Why does September matter? Ironroot Judge Adam Styborski is on the Community Team this year, and there wasn’t any way he wouldn’t turn down a chance to put his flavor chops to work taking down a Wizards warrior twice.
As a preview of the upcoming Community Cup, I declare this week's @IronrootChef to pit two CC competitors: @the_stybs vs. @RobertJSchuster!
— Nathan Holt (@WalkThePlanes) August 14, 2015
And their secret ingredient shall be a tasty grub from Mercadian Masques......Giant Caterpillar!! Good luck @the_stybs & @RobertJSchuster
— Nathan Holt (@WalkThePlanes) August 14, 2015
.@IronrootChef @RobertJSchuster Nobody fights my battles for me. I look forward to defeated him now, and later.

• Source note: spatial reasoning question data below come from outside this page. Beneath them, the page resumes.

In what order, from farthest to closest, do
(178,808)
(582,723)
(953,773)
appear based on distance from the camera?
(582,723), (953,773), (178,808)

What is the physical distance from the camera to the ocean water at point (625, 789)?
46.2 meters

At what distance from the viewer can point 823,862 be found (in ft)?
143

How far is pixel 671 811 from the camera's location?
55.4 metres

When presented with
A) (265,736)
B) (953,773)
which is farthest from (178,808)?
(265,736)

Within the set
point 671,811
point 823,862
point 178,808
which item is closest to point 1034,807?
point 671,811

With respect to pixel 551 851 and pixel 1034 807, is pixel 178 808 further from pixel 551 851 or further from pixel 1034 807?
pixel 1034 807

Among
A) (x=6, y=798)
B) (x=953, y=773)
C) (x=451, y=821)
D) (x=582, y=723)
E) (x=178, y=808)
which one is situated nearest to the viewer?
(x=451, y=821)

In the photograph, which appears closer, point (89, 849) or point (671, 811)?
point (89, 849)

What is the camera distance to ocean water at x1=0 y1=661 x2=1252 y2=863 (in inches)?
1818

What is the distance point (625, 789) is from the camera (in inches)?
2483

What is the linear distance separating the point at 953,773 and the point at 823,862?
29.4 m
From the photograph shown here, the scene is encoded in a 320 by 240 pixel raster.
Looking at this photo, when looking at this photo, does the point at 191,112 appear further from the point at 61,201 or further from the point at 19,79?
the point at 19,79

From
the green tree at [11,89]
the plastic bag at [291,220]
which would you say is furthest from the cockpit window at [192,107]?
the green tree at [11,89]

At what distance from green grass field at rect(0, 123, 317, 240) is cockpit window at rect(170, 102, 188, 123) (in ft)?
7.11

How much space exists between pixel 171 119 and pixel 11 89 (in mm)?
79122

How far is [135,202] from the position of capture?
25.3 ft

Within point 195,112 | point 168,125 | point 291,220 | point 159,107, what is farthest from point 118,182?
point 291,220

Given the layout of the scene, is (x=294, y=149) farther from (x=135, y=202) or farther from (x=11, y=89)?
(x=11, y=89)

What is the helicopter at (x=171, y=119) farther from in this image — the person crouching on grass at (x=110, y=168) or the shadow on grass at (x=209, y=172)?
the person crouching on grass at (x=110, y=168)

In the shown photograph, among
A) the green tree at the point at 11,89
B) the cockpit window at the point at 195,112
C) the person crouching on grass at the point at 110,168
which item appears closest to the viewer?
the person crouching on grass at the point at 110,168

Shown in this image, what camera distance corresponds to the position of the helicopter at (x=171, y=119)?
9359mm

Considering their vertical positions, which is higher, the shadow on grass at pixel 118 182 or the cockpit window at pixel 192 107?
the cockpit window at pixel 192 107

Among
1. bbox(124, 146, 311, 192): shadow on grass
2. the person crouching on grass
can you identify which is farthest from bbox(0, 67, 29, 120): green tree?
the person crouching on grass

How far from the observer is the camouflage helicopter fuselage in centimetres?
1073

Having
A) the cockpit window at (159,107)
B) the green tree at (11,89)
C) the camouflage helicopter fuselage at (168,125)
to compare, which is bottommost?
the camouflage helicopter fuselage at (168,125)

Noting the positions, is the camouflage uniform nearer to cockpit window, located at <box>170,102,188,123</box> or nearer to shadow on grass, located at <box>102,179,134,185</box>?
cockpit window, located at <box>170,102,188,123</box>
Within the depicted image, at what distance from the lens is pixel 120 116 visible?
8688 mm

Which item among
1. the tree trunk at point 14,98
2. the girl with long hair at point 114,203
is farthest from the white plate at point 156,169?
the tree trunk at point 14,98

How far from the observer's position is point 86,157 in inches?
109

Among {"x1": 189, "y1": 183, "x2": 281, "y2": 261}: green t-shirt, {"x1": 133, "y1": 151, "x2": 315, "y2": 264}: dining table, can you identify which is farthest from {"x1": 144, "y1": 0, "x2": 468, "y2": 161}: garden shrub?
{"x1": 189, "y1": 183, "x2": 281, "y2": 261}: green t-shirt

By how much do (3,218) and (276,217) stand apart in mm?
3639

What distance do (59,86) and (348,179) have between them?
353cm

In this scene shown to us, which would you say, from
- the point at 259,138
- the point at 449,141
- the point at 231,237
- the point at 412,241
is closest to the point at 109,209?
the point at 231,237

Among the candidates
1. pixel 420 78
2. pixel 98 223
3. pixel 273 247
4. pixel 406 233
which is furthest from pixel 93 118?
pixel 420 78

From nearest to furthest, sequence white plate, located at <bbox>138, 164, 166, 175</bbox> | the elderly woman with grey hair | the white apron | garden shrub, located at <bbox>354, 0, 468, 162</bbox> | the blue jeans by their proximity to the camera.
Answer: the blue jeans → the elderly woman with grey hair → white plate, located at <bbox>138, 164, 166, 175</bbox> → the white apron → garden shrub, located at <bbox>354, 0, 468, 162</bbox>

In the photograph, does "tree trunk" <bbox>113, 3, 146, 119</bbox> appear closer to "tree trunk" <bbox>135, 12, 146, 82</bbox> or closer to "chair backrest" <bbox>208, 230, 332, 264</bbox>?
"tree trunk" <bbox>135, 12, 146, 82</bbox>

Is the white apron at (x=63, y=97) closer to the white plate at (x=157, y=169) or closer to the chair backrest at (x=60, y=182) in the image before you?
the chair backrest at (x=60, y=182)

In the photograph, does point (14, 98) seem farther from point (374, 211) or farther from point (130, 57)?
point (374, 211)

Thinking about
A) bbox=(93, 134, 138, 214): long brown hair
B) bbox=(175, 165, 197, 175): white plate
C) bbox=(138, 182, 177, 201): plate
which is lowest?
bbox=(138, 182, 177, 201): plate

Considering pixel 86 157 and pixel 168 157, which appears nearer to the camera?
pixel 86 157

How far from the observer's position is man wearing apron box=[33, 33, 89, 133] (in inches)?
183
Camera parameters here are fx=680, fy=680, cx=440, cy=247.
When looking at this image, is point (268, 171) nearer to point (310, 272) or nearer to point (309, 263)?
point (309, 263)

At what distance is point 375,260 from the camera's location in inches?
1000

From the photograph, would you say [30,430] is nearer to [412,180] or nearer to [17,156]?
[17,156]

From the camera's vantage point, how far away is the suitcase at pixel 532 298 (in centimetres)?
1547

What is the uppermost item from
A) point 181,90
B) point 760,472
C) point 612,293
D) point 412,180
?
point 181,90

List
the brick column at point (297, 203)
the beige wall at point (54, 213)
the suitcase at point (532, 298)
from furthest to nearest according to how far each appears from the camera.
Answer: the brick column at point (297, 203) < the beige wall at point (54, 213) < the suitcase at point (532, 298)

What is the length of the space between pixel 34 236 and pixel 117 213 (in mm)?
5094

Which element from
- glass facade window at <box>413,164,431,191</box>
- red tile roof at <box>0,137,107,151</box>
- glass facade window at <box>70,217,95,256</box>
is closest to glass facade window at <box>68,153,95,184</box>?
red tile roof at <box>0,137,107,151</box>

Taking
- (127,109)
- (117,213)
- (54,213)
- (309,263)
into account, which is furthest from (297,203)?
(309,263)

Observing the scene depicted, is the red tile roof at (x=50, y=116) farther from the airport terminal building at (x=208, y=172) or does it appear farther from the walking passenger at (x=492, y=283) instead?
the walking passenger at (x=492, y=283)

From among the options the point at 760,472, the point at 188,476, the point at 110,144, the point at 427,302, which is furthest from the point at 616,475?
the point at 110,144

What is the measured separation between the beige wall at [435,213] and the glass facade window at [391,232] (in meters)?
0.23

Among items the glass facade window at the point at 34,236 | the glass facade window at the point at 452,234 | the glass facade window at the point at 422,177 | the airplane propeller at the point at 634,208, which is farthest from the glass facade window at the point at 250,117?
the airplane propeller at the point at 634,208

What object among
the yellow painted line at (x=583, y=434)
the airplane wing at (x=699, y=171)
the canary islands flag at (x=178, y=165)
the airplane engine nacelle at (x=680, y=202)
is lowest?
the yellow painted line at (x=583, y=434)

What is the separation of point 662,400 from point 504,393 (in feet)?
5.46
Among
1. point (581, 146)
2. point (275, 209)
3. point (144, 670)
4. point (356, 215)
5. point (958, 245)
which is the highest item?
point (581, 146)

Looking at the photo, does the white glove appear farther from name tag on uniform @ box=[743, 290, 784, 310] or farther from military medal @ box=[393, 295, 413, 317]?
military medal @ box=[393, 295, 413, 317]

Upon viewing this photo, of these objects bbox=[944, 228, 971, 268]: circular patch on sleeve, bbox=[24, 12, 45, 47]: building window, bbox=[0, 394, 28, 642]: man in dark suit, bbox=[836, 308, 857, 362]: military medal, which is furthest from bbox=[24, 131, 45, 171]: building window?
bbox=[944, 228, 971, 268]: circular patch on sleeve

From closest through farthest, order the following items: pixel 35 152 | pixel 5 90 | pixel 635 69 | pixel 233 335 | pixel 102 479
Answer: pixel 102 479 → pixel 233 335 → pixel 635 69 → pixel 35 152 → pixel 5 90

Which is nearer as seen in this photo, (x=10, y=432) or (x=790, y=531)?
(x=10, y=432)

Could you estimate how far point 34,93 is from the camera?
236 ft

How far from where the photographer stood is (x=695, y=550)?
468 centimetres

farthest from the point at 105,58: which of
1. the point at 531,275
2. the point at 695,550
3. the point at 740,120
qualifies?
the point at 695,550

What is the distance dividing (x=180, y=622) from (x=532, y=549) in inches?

— Adam Styborski (@the_stybs) August 14, 2015
With an unusual competition, you need an unusual judge. Ironroot Chefs Mike Linnemann and Ant Tessitore joined forces to fill in the void left by Adam stepping into the arena.
Can a judge of flavor prepare it as well as he claims? Can the Wizards team find any room for an early victory? This giant-sized Ironroot Chef fight can only be settled by giant-sized taste.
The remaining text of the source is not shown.